Heap Connect: Overview & Schema

Overview

Heap Connect can export your data to S3 or to three dynamic data warehouses: Redshift, BigQuery, and Snowflake. All exports are completely retroactive, just like the Heap dashboard. As you define new events and modify existing events, we seamlessly update your cluster schema with all historical data, which ensures that Connect always provides a clean and accurate representation of all of the raw data received since you’ve been using Heap.

Data Hierarchy

In Heap, all data is hierarchical: you have many users, who conduct many sessions, and every session has many events. As a result, you can have metadata attached to every level of this hierarchy, which we refer to as user, session and event-level properties. Any information on the user level propagates to the session and event level, and any information on the session-this level propagates to the event level.

For example, any user property (e.g. their email address) is available as a property on the session and event level in Heap, and any session property (e.g. UTM Source) is available as a property on the event level. However, any event-level property (e.g. URL Path) is not available on the session or user level as it pertains to only where the event itself occurred. For a complete list of all of the information we collect out-of-the-box for each type of property, please refer to our doc on Autocaptured Properties.

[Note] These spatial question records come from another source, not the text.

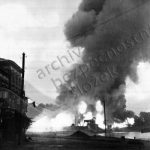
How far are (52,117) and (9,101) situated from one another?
40.8 meters

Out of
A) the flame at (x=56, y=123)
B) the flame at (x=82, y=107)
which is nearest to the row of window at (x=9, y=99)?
the flame at (x=82, y=107)

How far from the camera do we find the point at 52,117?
279 ft

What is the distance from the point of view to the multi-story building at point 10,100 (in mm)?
37719

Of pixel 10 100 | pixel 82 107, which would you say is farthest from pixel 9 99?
pixel 82 107

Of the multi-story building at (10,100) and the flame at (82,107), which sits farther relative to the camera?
the flame at (82,107)

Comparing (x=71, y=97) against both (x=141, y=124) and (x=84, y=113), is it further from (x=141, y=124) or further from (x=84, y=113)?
(x=141, y=124)

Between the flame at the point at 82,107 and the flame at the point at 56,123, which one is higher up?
the flame at the point at 82,107

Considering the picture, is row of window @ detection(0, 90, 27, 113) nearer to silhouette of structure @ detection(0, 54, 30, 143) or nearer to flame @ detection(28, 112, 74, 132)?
silhouette of structure @ detection(0, 54, 30, 143)

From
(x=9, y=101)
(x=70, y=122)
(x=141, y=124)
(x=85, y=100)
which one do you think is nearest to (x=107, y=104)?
(x=85, y=100)

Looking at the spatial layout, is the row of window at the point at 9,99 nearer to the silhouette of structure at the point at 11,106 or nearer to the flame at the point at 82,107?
the silhouette of structure at the point at 11,106

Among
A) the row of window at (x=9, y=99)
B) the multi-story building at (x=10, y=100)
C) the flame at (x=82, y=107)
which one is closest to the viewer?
the multi-story building at (x=10, y=100)

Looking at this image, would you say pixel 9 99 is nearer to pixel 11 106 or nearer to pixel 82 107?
pixel 11 106

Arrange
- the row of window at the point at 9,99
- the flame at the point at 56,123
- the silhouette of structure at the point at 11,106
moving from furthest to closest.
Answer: the flame at the point at 56,123
the row of window at the point at 9,99
the silhouette of structure at the point at 11,106

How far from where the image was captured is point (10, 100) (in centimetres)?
4591
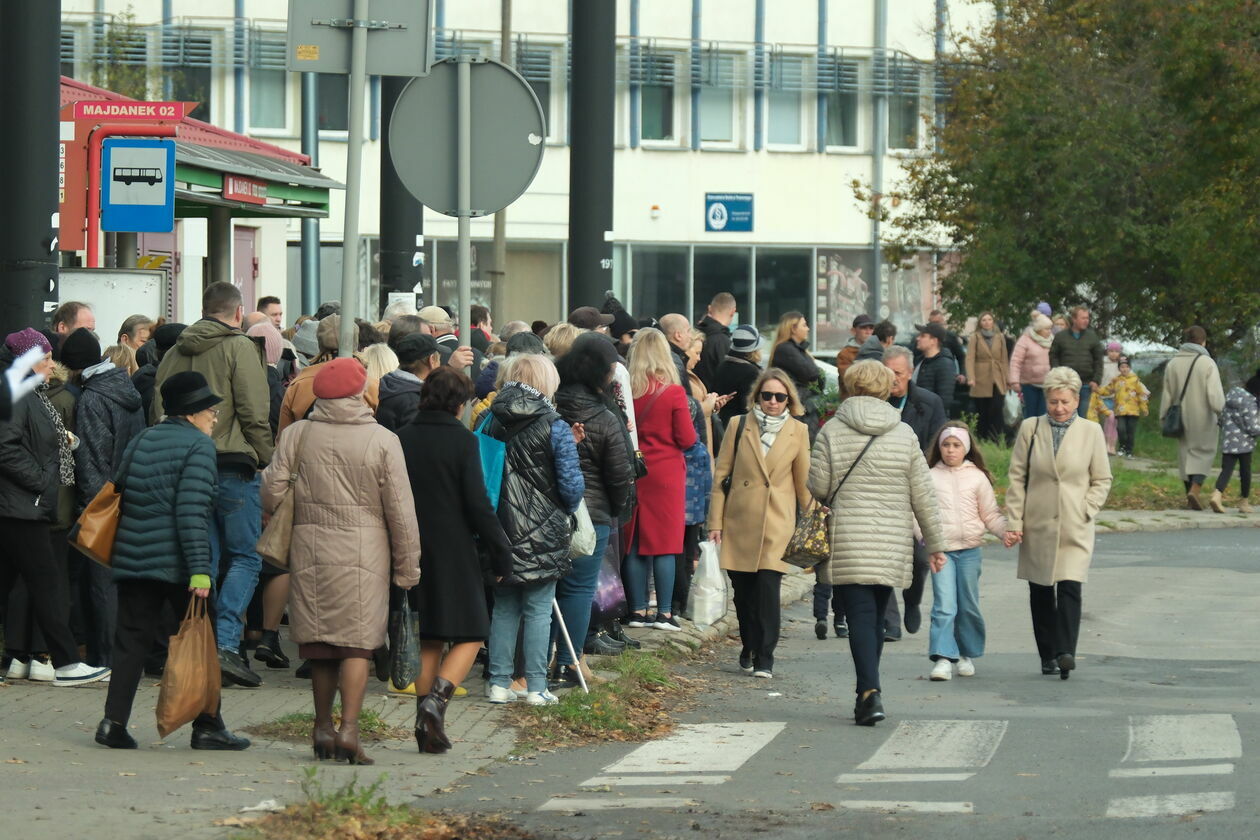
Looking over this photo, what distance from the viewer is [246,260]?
113ft

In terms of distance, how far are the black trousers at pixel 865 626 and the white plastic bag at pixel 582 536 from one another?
1.22 metres

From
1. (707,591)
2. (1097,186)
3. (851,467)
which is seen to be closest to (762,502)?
(707,591)

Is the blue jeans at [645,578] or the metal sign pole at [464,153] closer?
the metal sign pole at [464,153]

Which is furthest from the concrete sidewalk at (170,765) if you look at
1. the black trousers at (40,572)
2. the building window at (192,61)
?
the building window at (192,61)

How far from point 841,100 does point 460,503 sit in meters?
42.8

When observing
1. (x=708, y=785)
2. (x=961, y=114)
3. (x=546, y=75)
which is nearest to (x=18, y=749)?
(x=708, y=785)

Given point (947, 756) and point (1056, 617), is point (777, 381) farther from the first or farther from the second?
point (947, 756)

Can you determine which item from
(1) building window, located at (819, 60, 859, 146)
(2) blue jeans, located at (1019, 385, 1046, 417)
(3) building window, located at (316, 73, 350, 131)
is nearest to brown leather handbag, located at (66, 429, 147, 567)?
(2) blue jeans, located at (1019, 385, 1046, 417)

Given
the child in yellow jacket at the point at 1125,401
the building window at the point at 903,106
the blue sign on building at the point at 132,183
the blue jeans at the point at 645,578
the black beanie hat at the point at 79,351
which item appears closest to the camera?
the black beanie hat at the point at 79,351

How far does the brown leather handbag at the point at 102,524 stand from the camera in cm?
909

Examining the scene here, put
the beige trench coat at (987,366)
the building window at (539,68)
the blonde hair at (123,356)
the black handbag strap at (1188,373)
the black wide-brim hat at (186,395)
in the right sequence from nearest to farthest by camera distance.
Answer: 1. the black wide-brim hat at (186,395)
2. the blonde hair at (123,356)
3. the black handbag strap at (1188,373)
4. the beige trench coat at (987,366)
5. the building window at (539,68)

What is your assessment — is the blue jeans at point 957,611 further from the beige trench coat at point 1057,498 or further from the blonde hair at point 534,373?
the blonde hair at point 534,373

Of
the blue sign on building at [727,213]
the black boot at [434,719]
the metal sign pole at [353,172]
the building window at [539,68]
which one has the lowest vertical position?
the black boot at [434,719]

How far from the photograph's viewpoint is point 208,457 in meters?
9.09
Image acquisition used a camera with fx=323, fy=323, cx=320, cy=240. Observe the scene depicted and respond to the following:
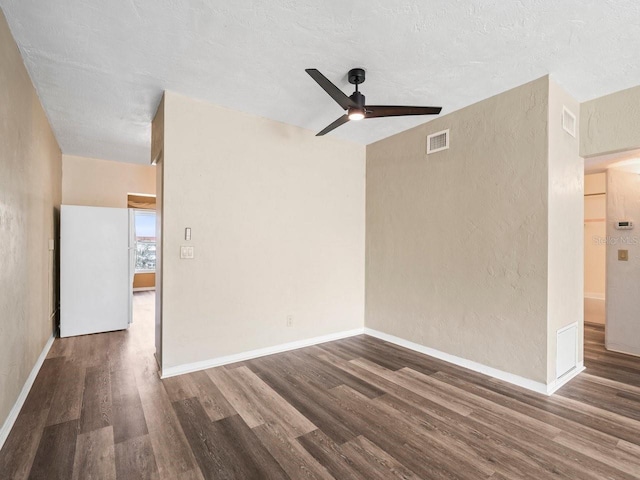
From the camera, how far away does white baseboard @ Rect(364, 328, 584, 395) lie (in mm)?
2760

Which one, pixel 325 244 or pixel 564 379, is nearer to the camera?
pixel 564 379

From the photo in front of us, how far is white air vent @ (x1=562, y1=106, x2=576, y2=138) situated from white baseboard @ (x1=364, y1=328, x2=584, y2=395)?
226cm

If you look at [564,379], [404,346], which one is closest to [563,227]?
[564,379]

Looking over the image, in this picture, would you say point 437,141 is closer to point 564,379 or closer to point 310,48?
point 310,48

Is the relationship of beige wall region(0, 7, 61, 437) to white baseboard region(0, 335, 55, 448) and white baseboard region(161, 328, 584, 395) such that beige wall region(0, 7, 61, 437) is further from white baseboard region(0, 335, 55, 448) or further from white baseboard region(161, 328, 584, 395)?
white baseboard region(161, 328, 584, 395)

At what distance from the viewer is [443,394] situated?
2.74 metres

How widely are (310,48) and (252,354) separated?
3.00m

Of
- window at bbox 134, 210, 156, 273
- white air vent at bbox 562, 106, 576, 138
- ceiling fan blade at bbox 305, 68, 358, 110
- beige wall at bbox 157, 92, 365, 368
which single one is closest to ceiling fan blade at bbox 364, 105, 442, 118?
ceiling fan blade at bbox 305, 68, 358, 110

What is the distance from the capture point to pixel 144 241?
866cm

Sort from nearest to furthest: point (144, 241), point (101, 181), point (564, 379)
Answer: point (564, 379) < point (101, 181) < point (144, 241)

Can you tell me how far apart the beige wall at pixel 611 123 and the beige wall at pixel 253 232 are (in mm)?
2465

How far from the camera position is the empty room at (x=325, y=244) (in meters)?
2.03

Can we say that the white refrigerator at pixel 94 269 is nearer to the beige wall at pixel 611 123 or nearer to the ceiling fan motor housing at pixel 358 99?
the ceiling fan motor housing at pixel 358 99

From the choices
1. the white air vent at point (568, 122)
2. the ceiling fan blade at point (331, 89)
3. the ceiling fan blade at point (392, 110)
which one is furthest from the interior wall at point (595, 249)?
the ceiling fan blade at point (331, 89)
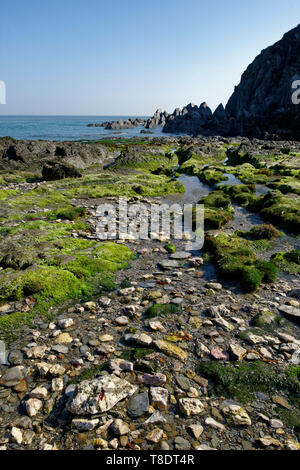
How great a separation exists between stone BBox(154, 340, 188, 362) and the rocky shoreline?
26 millimetres

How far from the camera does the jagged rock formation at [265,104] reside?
335ft

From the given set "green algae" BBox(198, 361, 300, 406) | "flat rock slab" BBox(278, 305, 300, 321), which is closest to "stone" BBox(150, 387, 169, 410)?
"green algae" BBox(198, 361, 300, 406)

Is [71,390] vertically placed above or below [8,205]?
below

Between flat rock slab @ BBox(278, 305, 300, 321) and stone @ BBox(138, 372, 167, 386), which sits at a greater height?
flat rock slab @ BBox(278, 305, 300, 321)

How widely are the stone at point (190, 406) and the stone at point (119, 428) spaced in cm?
111

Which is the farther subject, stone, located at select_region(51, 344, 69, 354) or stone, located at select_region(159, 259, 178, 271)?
Result: stone, located at select_region(159, 259, 178, 271)

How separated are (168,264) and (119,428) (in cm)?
755

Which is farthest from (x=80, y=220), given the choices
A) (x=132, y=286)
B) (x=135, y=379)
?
(x=135, y=379)

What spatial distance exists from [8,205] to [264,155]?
152ft

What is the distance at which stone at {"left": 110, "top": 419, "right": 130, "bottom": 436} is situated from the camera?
15.4ft

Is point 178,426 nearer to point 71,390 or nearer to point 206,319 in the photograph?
point 71,390

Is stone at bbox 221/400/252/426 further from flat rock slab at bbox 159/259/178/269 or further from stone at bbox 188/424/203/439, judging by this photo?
flat rock slab at bbox 159/259/178/269

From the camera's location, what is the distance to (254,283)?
32.2 ft

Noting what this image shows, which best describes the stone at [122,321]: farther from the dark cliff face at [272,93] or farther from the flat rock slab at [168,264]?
the dark cliff face at [272,93]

Heap Connect adopts a similarly hierarchical schema. By default, every environment schema will have a users table (for all user information), a sessions table (for all session information) and a table for every defined event in Heap or logged via our API. For exports to a data warehouse, we’ll also create a table entitled all_events, which includes basic information about every event in the event tables joined together for ease in aggregate analysis. Please refer to Overview and Schema for a detailed description of each table’s schema.

It is important to note that Heap Connect contains all of your defined data in Heap. Out-of-the-box, Heap will automatically collect all user interactions (pageviews, clicks, etc.), which we refer to as raw data. Using our platform, we enable end-users to associate semantic meaning with this raw data. For instance, clicking on a cta.signup might actually mean that a user signed up. Defined events are created when one associates this semantic meaning and given a name such as Sign Up. After a user defines an event, Heap will automatically sync all of the historical data associated with the user interaction in its own table as well as include these events in the all_events table. Learn more about defining events in our Events doc.

Schema

All data in your account is hosted within a single cluster or datasets (BigQuery) under that project.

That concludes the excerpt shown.